**ТЕКСТ ДЛЯ ЧТЕНИЯ:**

Автор призывает  прославить Дмитрия Ивановича и  Владимира Андреевича, но прежде вспомнить  «первых лет времена» и киевского  «гудца» Бояна, воспевавшего первых русских князей. С Киевских гор окидывает автор взором Русскую землю и пределы «жребия Симова» (согласно Библии, от Сима, сына Ноя, произошли восточные кочевые народы), где «родися хиновя [след «Слова»!] поганые татаровя бусурмановя. Те бо на реке Каяле [снова след «Слова»: Каяла перепутана с Калкой] одолеша род Афетов [русских]. И оттоля Руская земля седит невесела, а от Калатьския рати до Мамаева побоища тугою и печалью покрышася, плачющися, чады своя поминаючи: князи и бояры и удалые люди».             Итак, автор «Задонщины» видит в Куликовской битве важный исторический рубеж: поражением на Калке началось время «туги и печалью», с битвой на Куликовом поле оно кончилось.

**ПРЕДСТАВЛЕННЫЕ ЗАПИСИ:**

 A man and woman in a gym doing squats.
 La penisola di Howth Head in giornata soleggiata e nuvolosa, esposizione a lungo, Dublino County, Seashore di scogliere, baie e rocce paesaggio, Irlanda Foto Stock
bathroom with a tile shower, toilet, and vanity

---

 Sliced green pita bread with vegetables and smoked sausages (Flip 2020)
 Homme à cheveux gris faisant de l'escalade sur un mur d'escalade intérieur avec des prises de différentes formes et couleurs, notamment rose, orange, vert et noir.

**ЗАДАНИЕ:**
Перепишите текст о «Задонщине» целиком, ничего в нем не меняя.

**РЕШЕНИЕ:**
Автор призывает  прославить Дмитрия Ивановича и  Владимира Андреевича, но прежде вспомнить  «первых лет времена» и киевского  «гудца» Бояна, воспевавшего первых русских князей. С Киевских гор окидывает автор взором Русскую землю и пределы «жребия Симова» (согласно Библии, от Сима, сына Ноя, произошли восточные кочевые народы), где «родися хиновя [след «Слова»!] поганые татаровя бусурмановя. Те бо на реке Каяле [снова след «Слова»: Каяла перепутана с Калкой] одолеша род Афетов [русских]. И оттоля Руская земля седит невесела, а от Калатьския рати до Мамаева побоища тугою и печалью покрышася, плачющися, чады своя поминаючи: князи и бояры и удалые люди».             Итак, автор «Задонщины» видит в Куликовской битве важный исторический рубеж: поражением на Калке началось время «туги и печалью», с битвой на Куликовом поле оно кончилось.